Dawn’s friend. What a strange thing to be known as, considering what she’d put his cousin through recently.
It had taken Victor months and a threat against their other business partner, Han, to come back out of his break-up misery. In fact, after Phantom got his grandma settled, he would meet up with “Return of the Mack” Victor to kill some enemies currently hanging in chains in The Silent Triad’s warehouse in Queens as a sort of toast to him finally being over that shit with his ex.
So, no, Phantom did not consider himself Dawn’s friend.
But the woman standing before him, her face open and sincere…
She did mean something to him, especially now after she helped his grandma. Also, there was a certain honor code in his world. He couldn’t just let her walk out of here without issuing a proper thank you.
“Listen, you did me a solid. So I’ll do you one, too.” He pulled a business card out of the inside pocket of his suit. It didn’t bear his name or a title, just ten digits where he could always be reached. “You ever need anything, this is the number to call.”
She hesitated. Then took the card from him with a shy smile that turned his dick to stone. “Thank you. That’s very thoughtful of you to offer me your assistance.”
Fuck, was she always this polite? Even in bed? The things he’d do to her if he ever got the chance to find out…
But she wasn’t his, he reminded himself. She belonged to that pretty douchebag.
That thought turned him into a sour bastard. Someone petty enough to add, “And tell your boyfriend you cleared his debt with The Silent Triad.”
She tilted her head, her smile fading into confusion. “My boyfriend? Do you mean my fiancé, Garrett?”
Ten years ago, she’d known better than to tell the creepy dude who’d shown up in her office that the Ken Doll in the photo was her boyfriend, Phantom noted. But she’d obviously been so surprised by his pronouncement that she’d let his name slip.
Yeah, Garrett. The douchebag who’d come back like herpes six years ago after their first break up.
Phantom had wondered if she knew about the gambling a few times, about all the debts her boyfriend had racked up with the kind of banks that weren’t backed by the FCC, and her response told him the answer to those questions.
“Yeah, Garrett,” he replied.

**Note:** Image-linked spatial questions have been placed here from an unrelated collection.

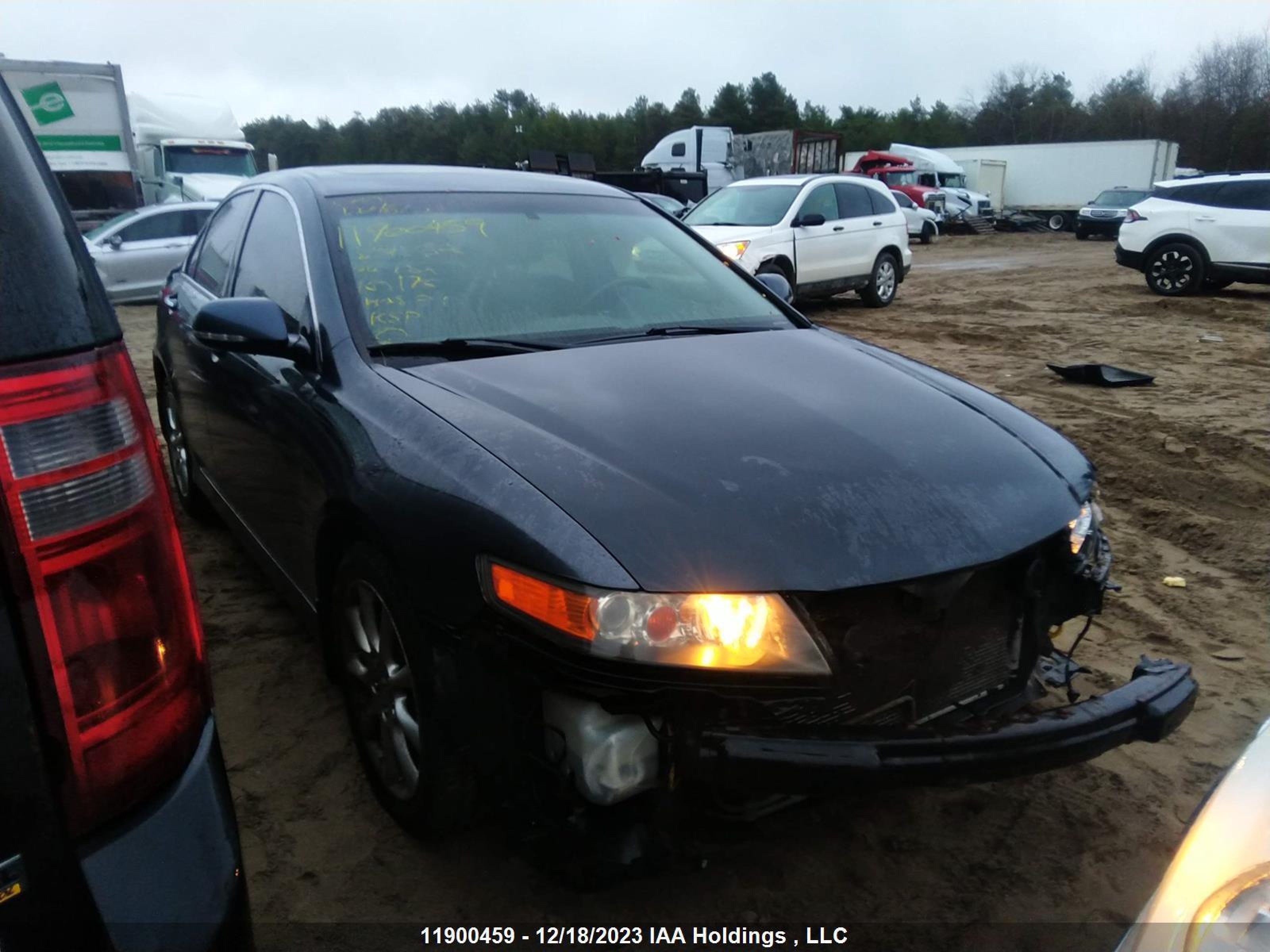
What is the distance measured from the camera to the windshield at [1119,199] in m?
27.8

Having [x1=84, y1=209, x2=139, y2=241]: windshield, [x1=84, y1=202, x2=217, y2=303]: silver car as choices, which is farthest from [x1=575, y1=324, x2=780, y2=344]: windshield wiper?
[x1=84, y1=209, x2=139, y2=241]: windshield

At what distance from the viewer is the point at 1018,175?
3731 cm

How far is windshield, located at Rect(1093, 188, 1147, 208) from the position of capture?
27766 millimetres

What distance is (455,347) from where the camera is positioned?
2586mm

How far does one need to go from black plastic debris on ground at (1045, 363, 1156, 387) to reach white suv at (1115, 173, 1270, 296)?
22.6ft

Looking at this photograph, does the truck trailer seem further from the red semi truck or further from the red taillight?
the red taillight

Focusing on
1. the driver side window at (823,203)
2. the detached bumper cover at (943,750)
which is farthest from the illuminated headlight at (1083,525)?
the driver side window at (823,203)

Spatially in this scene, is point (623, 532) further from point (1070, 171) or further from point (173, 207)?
point (1070, 171)

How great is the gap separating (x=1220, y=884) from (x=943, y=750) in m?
0.51

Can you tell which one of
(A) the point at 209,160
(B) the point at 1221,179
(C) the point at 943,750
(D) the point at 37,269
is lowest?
(C) the point at 943,750

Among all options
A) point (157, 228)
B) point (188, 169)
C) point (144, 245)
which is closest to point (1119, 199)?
point (188, 169)

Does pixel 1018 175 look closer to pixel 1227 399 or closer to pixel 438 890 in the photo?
pixel 1227 399

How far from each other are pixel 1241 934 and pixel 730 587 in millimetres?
865

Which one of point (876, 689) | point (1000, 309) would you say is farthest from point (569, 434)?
point (1000, 309)
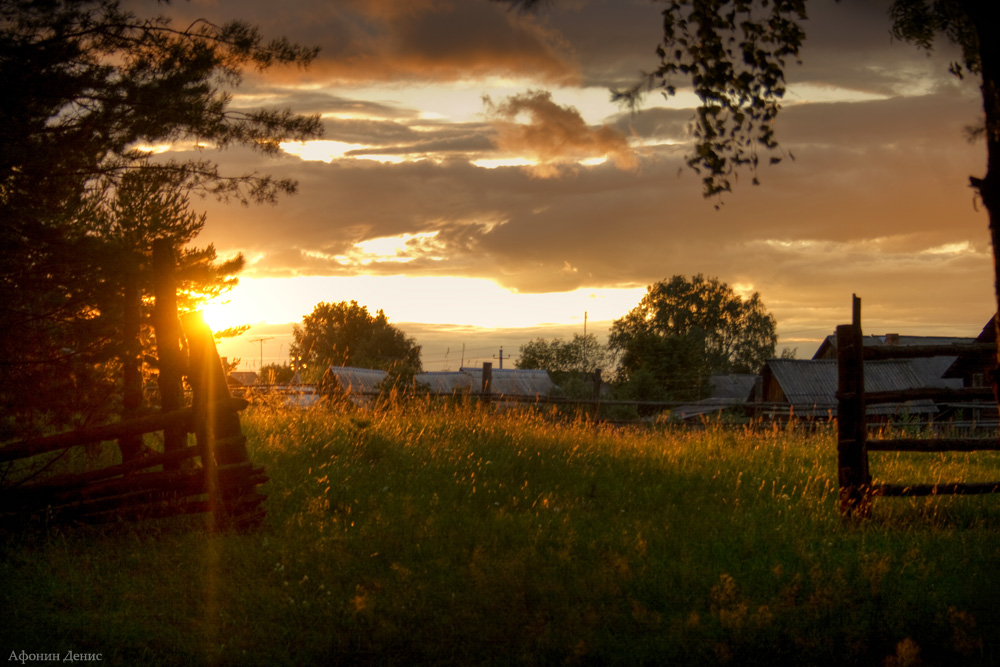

Then he ground his teeth and said, “Better get to your gala.”
“But how…” she started to say.
Only to get interrupted by the arrival of an ER nurse who announced herself in a flurry of Cantonese. “Hi, I’m An. I just came on shift and was told you needed a nurse who could speak Cantonese. I’ll do your final check-up, and then we can get you out of here. I’m sure you’re eager to go home….”
Phantom turned his full attention back to his grandma, letting the doctor know this conversation was done, and he wasn’t down to answer any of her questions.
But he knew exactly when she quietly slipped away because his grandmother pushed away the penlight the nurse was shining in her eyes to tell Phantom, “She’s leaving? Hak-kan, why? Why are you letting her get away? I am ready to die!”
4
OLIVIA
“Finally, you’re here. My mother’s about to have a conniption fit,” Garrett said in lieu of a greeting when I met him on the steps outside of his parent’s 13,000 square foot townhouse in Lenox Hill, where the gala in honor of Chrysanthemum was taking place.
Their abode was maybe a fraction of the size of the Glendaver estate in Kentucky. But this being New York, its size was three times as impressive. Jack Easton Jr., the son of Easton Whiskey’s Virginia-based founder, had bought the townhouse back in the late 40s as a reward to himself for guiding his father’s company through prohibition, The Great Depression, and a World War II ban on the manufacturing of whiskey.